READING PASSAGE:

Monday, November 20, 2006

Has the West Lost it's Nerve?


Davis Hanson of the Hoover Institution as Stanford University has a good essay on the terrorist threat and the lack of resolve by the West:

Intelligence sources announce that Iran is seeking to replace al Qaeda as the foremost anti-Western global terrorist organization. Not to be outdone, Al Qaeda is said to be desperately seeking a nuclear device. This is precisely at the time President Ahmadinejad announces the next step of uranium enrichment and more promises to end Israel.
International inspectors report that traces of plutonium are found in Iranian nuclear waste sites. The results of a terrorist with a plutonium-laced suicide belt in the New York Stock Exchange, the Mall of America, the Louvre, the Vatican, or the Harvard Library are like a water spill into a computer hard drive--the tiny drop unseen to the naked eye as it shuts down a way of life.

There is wealth aplenty pouring into Iran and Iraq through oil that is sold at a high price in a world market whose sanctity is ultimate protected by the United States. So the poverty there of radical Islam is not material, but one of the soul......They obviously want Western technology--whether the Internet or the plastic munition--but never the decadence of freedom, democracy, and tolerance that creates the very appurtenances they crave....Such parasitism proves no lasting palliative, but only the goad for more envy and frustration. The stark truth is that the radical Middle East is religiously observant, but spiritually poor.

Next, examine the Western political response to all this Middle Eastern madness. The recent November election made it clear that the American public is tired of Iraq, tired of the televised bombings, tired of the Middle East and just wants to be left alone, to go home or to "redeploy."

A once stalwart Tony Blair now praises Iran and welcomes back terrorist-sponsoring Teheran and Damascus for negotiations..... It is understandable to want to talk with the Iranians and avoid unnecessary confrontation, but only on the understanding that the theocracy there is trying to destroy Israel and kill Americans working to protect democracy in Iraq. Thinking Syria or Iran could tolerate a constitutional republic in Iraq on its borders is like imagining that Hitler could have lived with a democratic Poland or Czechoslovakia next door or the old Soviet Union would have tolerated a free Ukraine.

RECORDED DATA:
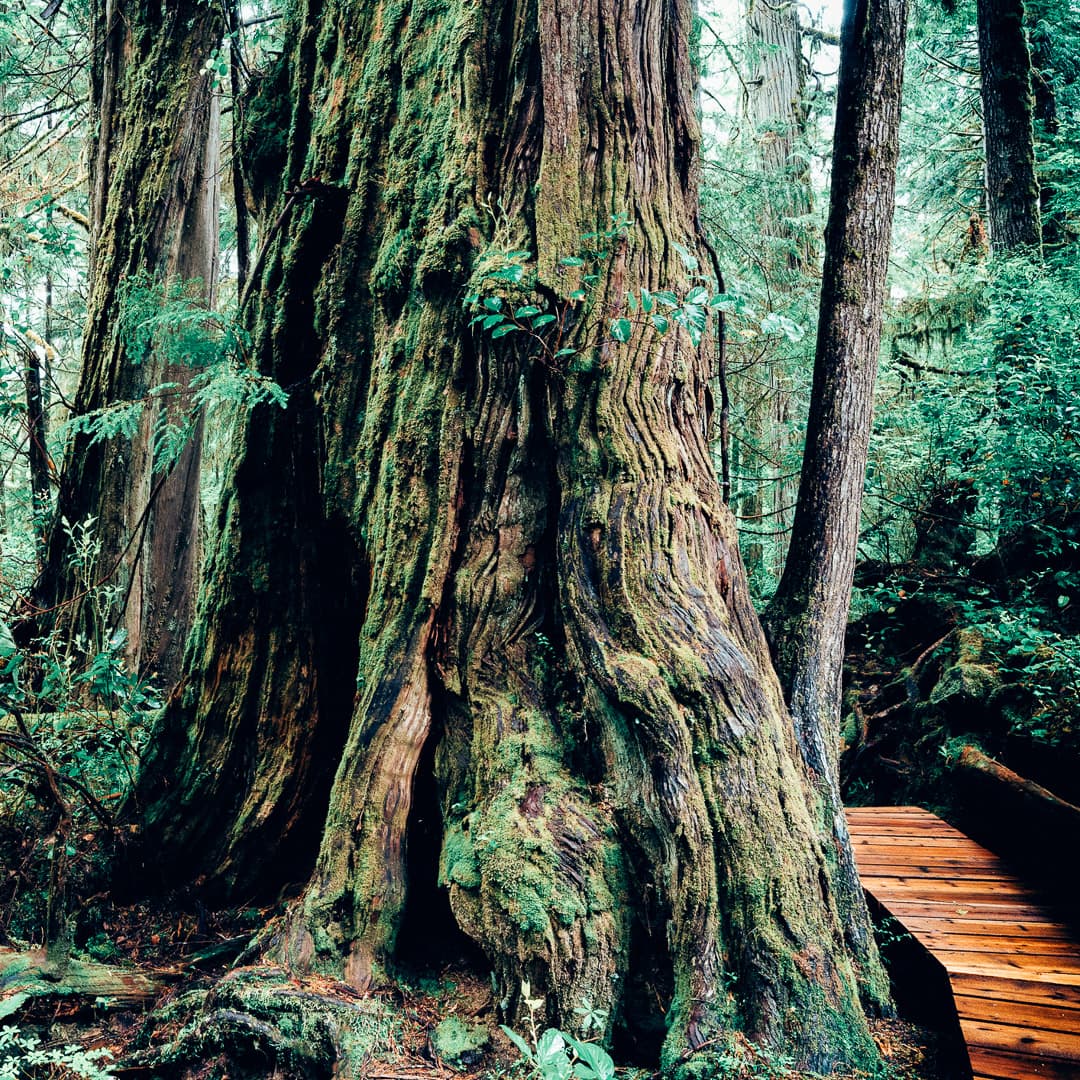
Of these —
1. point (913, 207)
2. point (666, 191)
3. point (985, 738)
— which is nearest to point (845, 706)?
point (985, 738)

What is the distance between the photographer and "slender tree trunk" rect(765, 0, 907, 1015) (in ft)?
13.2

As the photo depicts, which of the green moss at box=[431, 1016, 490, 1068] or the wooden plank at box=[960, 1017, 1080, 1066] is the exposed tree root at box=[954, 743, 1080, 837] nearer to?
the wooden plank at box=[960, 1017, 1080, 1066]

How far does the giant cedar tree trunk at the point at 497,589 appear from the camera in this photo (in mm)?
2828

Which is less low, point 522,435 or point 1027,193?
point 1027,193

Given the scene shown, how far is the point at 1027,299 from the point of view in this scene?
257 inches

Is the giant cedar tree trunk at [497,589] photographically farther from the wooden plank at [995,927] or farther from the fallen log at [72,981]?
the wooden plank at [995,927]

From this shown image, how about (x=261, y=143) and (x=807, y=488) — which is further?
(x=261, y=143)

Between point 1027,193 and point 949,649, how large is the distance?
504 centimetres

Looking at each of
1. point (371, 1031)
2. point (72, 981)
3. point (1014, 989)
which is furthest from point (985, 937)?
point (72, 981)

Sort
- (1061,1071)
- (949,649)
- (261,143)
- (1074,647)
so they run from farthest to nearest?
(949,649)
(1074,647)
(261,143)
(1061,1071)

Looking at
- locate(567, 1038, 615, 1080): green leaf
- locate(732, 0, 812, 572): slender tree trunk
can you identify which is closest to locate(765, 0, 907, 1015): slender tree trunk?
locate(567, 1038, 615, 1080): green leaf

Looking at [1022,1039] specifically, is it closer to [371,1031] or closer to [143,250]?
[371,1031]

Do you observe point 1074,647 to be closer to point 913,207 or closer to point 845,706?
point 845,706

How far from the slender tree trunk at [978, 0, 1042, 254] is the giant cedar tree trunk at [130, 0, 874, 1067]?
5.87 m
* * *
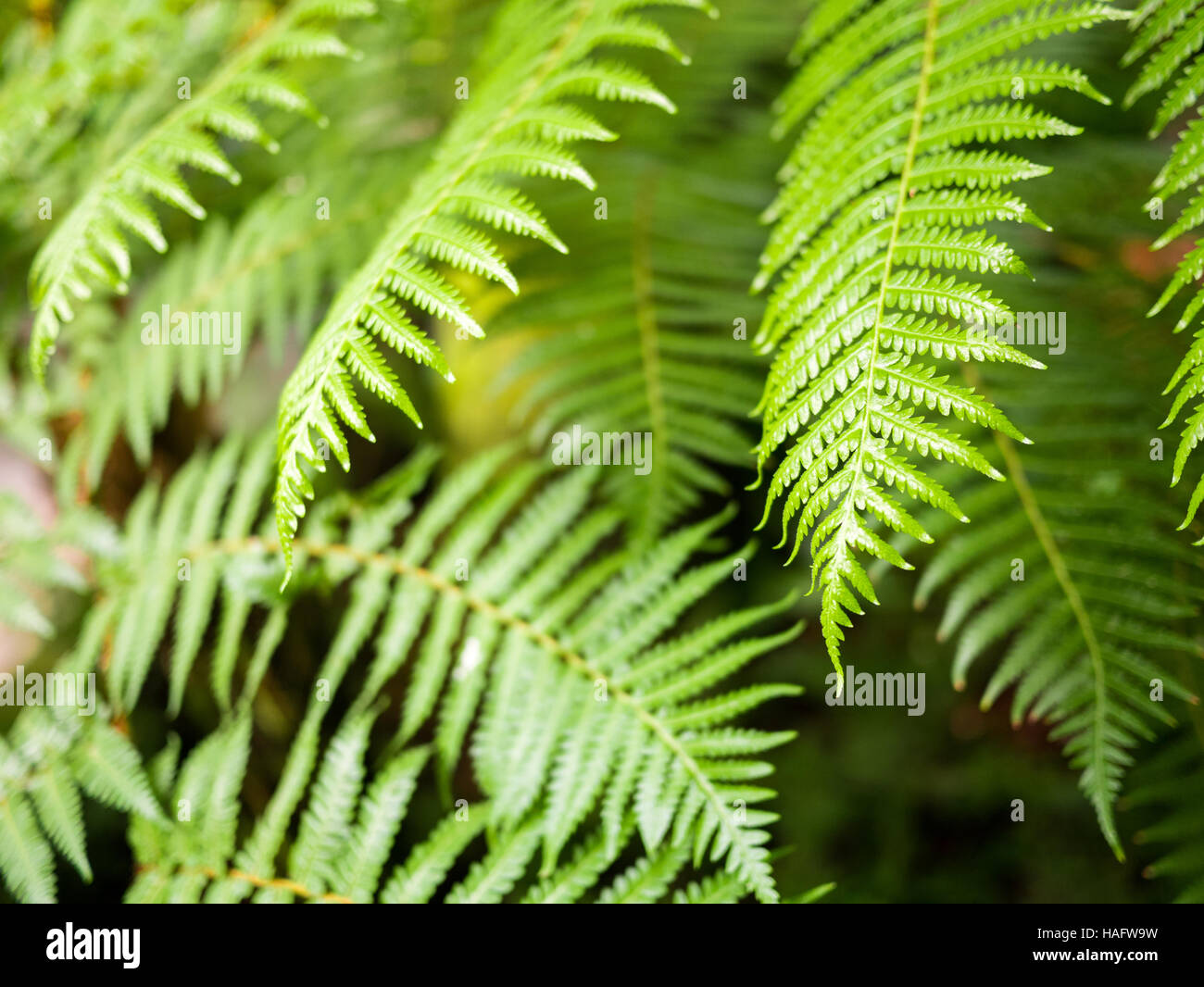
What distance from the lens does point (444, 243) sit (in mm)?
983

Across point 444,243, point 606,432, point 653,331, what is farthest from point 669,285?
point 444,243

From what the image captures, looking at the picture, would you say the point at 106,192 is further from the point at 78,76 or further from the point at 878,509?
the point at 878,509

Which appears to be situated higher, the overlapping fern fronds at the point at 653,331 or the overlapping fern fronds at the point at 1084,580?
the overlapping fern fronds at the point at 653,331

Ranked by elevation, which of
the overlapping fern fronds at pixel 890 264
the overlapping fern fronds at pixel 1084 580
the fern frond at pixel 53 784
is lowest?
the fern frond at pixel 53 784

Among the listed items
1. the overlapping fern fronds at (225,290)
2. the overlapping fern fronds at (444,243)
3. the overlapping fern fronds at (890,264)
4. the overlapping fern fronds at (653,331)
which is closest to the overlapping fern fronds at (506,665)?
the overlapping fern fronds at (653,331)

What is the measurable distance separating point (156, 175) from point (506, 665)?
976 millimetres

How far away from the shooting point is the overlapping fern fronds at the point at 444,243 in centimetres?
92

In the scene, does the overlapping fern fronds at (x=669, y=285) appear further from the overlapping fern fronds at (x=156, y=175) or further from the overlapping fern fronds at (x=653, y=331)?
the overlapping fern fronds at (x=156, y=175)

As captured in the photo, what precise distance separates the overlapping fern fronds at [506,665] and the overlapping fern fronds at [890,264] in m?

TASKS FOR THIS EXERCISE:
**1.** Write out the post on Western resolve from "Davis Hanson of" up to and including "way of life.".
**2.** Continue the post on Western resolve from where it stops.
The items have nothing to do with the post on Western resolve.

RESPONSES PER TASK:
**1.**
Davis Hanson of the Hoover Institution as Stanford University has a good essay on the terrorist threat and the lack of resolve by the West:

Intelligence sources announce that Iran is seeking to replace al Qaeda as the foremost anti-Western global terrorist organization. Not to be outdone, Al Qaeda is said to be desperately seeking a nuclear device. This is precisely at the time President Ahmadinejad announces the next step of uranium enrichment and more promises to end Israel.
International inspectors report that traces of plutonium are found in Iranian nuclear waste sites. The results of a terrorist with a plutonium-laced suicide belt in the New York Stock Exchange, the Mall of America, the Louvre, the Vatican, or the Harvard Library are like a water spill into a computer hard drive--the tiny drop unseen to the naked eye as it shuts down a way of life.

**2.**
Americans in their televised wrangling seem traumatized over Guantanamo Bay, Abu Ghraib, the Patriot Act, and wiretaps. For many George Bush and Donald Rumsfeld are far greater threats than Osama bin Laden. Indeed, without a care for the thousands tortured by Saddam or dismembered by the terrorists, American leftists now seek to indict (in Germany of all places!) the former Secretary of Defense on charges such as subjecting detainees to "religious humiliation." Religious humiliation? Is war now to be played out on Court TV or ape the hurt feelings of Sunday morning television?

In short, while the Islamists get bolder and crazier, we become more timid and all too rational, quibbling over this terrorist's affinities and that militia's particular grievances--in hopes of cutting some magical deal with an imaginary moderate imam or nonexistent reasonable militia chief or Middle East dictator.

Well beyond us now is any overarching Churchillian vision of our enemies. We lack the practical understanding of an FDR that all of these Islamists loathe us far more than they despise each other. Their infighting, after all, is like the transitory bickering of thieves over the division of loot that always pales before their shared hatred of the targeted bank owner.

So we are at a crossroads of all places in Iraq. The war there has metamorphosized from a successful effort to remove a mass-murdering dictator into the frontlines of the entire struggle between Islamic radicalism and Western liberality. If we withdraw before the elected government stabilizes, the consequences won't just be the loss of the perceptions of power, but perhaps the loss of real power. What follows won't be the impression that we are weak, but the fact that we are--as we convince ourselves we cannot win against such horrific enemies, and so should never again try.